The things that I liked about the novel are all the same things that I liked about all of the previous novels. Martin is a master at telling human stories. Some of the characters you come to love and some you despise, but they are all almost impossibly realistic.
Another thing that I like is that characters don’t have good things happen to them just because they are good and vice versa. Sometimes good things happen to bad people and sometimes bad things happen to good people. Tat makes it almost impossible to predict what will happen.
Unfortunately, there were some problems with A Dance With Dragons. One thing that this novel had against it from the start was the hole that Martin dug in book 4. He only told the stories of about half of the characters so the first half of A Dance With Dragons was set during A Feast of Crows. That made the timing of events in book 5 pretty difficult to connect with book 4. It also pretty much insured that nothing important would happen in the first half, because otherwise it would have become known to the characters covered in book 4. In fact, nothing really big could have happened or it would have broken the continuity of the story.

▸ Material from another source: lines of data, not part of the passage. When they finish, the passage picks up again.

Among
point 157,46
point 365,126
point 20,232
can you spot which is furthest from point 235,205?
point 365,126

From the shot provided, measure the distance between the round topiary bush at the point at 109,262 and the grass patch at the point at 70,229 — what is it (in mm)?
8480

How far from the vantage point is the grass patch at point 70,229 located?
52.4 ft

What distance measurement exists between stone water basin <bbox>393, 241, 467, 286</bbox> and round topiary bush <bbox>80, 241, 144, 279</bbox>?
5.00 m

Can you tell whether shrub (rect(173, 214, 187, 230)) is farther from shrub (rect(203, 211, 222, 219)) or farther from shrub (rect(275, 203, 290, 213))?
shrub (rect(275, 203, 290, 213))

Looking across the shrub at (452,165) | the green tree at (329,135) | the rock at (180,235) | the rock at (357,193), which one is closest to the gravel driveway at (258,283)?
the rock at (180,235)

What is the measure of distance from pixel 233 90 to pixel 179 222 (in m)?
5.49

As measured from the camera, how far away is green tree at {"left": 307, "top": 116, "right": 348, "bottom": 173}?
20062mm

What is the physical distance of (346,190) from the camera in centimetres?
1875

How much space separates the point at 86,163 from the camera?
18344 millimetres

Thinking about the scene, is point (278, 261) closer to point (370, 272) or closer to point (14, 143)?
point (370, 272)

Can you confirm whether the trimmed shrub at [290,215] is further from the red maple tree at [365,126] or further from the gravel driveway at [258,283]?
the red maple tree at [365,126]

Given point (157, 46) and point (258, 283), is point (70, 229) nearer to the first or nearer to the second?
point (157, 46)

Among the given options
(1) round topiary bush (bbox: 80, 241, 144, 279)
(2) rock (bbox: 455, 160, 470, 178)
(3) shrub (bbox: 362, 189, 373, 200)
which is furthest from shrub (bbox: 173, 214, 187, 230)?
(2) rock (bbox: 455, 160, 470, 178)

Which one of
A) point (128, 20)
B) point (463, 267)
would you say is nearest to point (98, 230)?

One thing that I’m torn about is that, looking back at this novel, the longest of a series known for its immensity, I realize that somehow not that much actually happened, and yet I still loved it and was even a bit disappointed when I got to the end.
Perhaps the greatest evidence is Daenerys’ arc. I feel like Martin is a bit stuck there. Obviously, the story is driving toward Danny conquering/uniting Westeros, but she acquired power so quickly that now it seems like Martin is just padding out her story, because he still has two more books to write.
The upside is that Martin’s writing is so good that it hardly seems to matter if the plot is meandering. The characters are so compelling that it barely matters if the are waging war or tending the garden. Despite the flaws, the book is still good enough to earn 5 stars from me. I’m really looking forward to the next novel, whenever it gets published.